▶ _WHAT YOU WILL DO_: Below are the records; locate each line with the word "section" and copy it.

─── RECORD SET

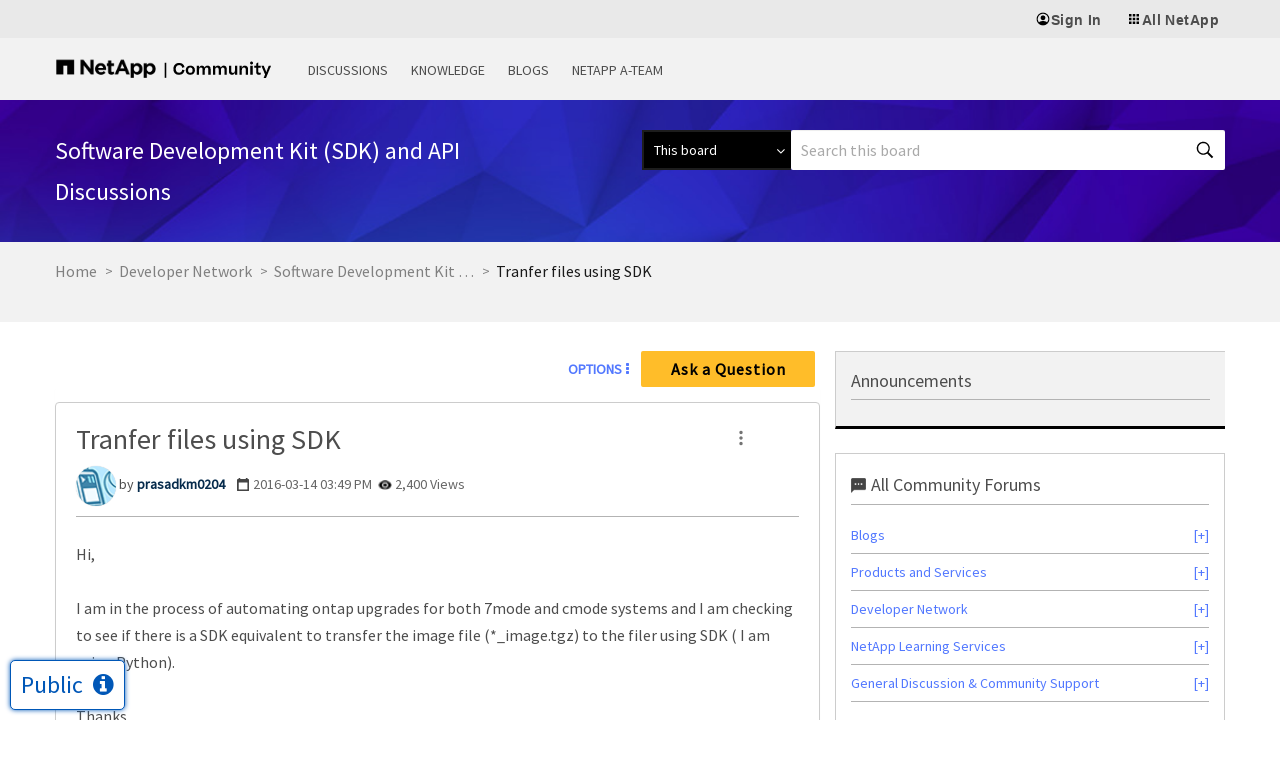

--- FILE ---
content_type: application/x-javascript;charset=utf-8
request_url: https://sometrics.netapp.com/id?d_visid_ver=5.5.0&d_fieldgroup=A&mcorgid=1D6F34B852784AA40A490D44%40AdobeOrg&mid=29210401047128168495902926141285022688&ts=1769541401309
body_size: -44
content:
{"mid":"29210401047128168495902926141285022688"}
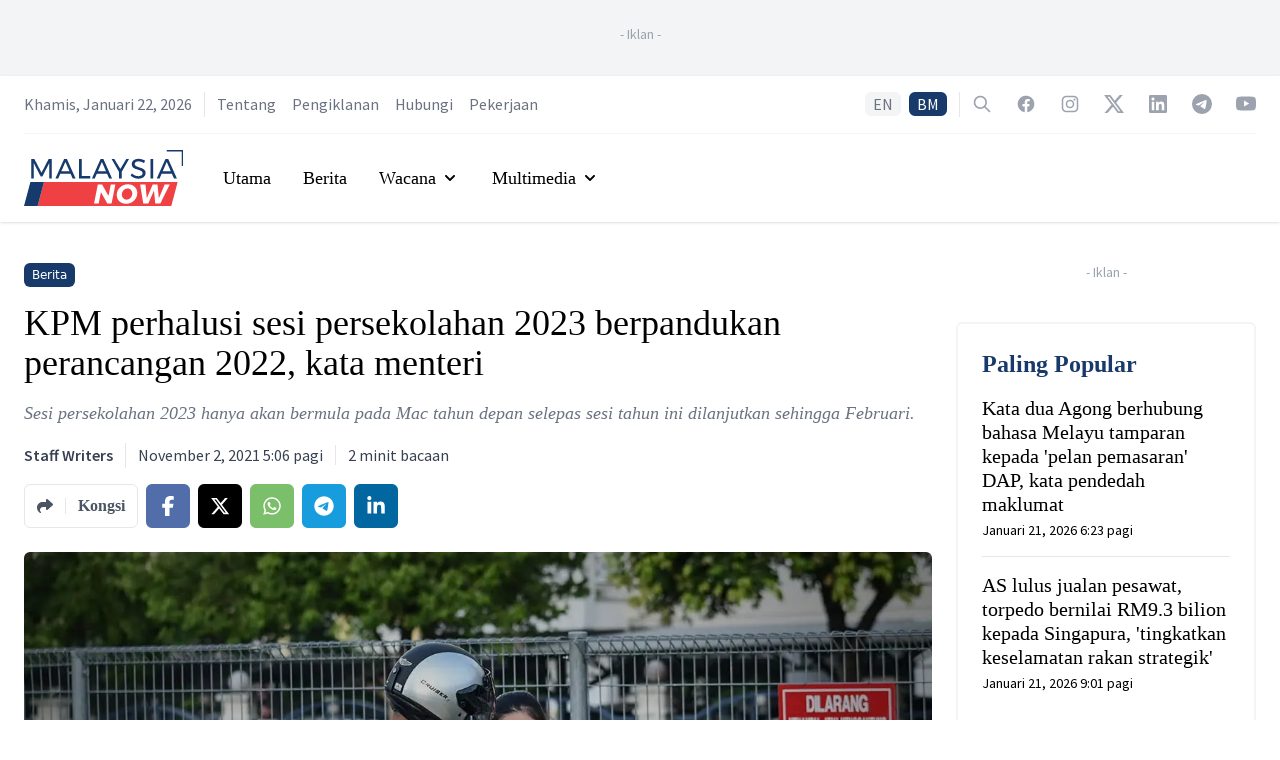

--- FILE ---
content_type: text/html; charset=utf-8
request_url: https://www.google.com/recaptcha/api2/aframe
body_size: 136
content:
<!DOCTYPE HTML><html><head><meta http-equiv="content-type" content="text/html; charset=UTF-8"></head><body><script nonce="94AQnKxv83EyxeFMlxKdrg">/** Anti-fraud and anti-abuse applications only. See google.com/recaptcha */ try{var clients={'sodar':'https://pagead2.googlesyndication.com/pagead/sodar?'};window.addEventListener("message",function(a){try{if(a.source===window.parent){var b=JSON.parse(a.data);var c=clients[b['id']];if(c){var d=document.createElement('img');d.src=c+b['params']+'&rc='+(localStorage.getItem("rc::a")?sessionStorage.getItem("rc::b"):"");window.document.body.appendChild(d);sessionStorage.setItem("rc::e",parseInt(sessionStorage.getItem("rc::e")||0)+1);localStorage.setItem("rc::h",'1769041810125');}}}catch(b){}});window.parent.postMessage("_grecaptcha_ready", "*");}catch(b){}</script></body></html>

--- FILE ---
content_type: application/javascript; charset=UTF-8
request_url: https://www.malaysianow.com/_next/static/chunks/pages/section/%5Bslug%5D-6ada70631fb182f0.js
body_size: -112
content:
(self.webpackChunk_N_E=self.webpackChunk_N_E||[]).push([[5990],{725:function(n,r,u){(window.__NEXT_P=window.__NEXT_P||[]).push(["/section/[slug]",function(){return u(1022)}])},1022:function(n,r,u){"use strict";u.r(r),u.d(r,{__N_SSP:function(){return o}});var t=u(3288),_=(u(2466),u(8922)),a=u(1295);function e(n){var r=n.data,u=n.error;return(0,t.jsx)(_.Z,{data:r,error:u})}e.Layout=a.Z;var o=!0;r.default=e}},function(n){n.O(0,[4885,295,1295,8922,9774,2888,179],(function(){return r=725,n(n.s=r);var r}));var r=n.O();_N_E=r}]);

──────
─── RECORD SET

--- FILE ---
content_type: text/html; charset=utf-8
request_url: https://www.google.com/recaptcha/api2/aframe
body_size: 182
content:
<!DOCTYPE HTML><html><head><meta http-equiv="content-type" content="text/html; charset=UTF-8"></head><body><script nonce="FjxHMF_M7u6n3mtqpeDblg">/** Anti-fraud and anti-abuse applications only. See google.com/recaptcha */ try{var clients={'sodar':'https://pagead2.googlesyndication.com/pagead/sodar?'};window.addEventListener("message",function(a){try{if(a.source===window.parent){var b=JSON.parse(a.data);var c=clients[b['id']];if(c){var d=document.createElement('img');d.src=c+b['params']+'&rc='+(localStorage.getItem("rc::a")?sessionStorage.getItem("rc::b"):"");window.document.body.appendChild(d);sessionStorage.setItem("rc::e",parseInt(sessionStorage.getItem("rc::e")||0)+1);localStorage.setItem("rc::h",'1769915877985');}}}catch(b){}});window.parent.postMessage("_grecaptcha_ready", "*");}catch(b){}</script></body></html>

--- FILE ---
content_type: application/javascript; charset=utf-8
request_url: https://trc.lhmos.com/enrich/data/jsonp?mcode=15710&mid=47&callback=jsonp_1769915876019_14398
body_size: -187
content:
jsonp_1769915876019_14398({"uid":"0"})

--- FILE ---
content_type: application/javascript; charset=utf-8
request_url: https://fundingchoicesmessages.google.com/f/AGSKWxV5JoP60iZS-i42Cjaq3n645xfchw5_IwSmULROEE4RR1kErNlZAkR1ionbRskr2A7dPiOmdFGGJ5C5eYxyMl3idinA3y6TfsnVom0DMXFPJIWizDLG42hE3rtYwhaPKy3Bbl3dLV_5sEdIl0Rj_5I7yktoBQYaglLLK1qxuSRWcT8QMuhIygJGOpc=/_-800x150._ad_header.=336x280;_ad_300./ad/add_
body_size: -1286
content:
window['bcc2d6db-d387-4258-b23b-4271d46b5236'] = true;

──────

▶ _REPLY_:
request_url: https://www.malaysianow.com/_next/static/chunks/pages/section/%5Bslug%5D-6ada70631fb182f0.js
(self.webpackChunk_N_E=self.webpackChunk_N_E||[]).push([[5990],{725:function(n,r,u){(window.__NEXT_P=window.__NEXT_P||[]).push(["/section/[slug]",function(){return u(1022)}])},1022:function(n,r,u){"use strict";u.r(r),u.d(r,{__N_SSP:function(){return o}});var t=u(3288),_=(u(2466),u(8922)),a=u(1295);function e(n){var r=n.data,u=n.error;return(0,t.jsx)(_.Z,{data:r,error:u})}e.Layout=a.Z;var o=!0;r.default=e}},function(n){n.O(0,[4885,295,1295,8922,9774,2888,179],(function(){return r=725,n(n.s=r);var r}));var r=n.O();_N_E=r}]);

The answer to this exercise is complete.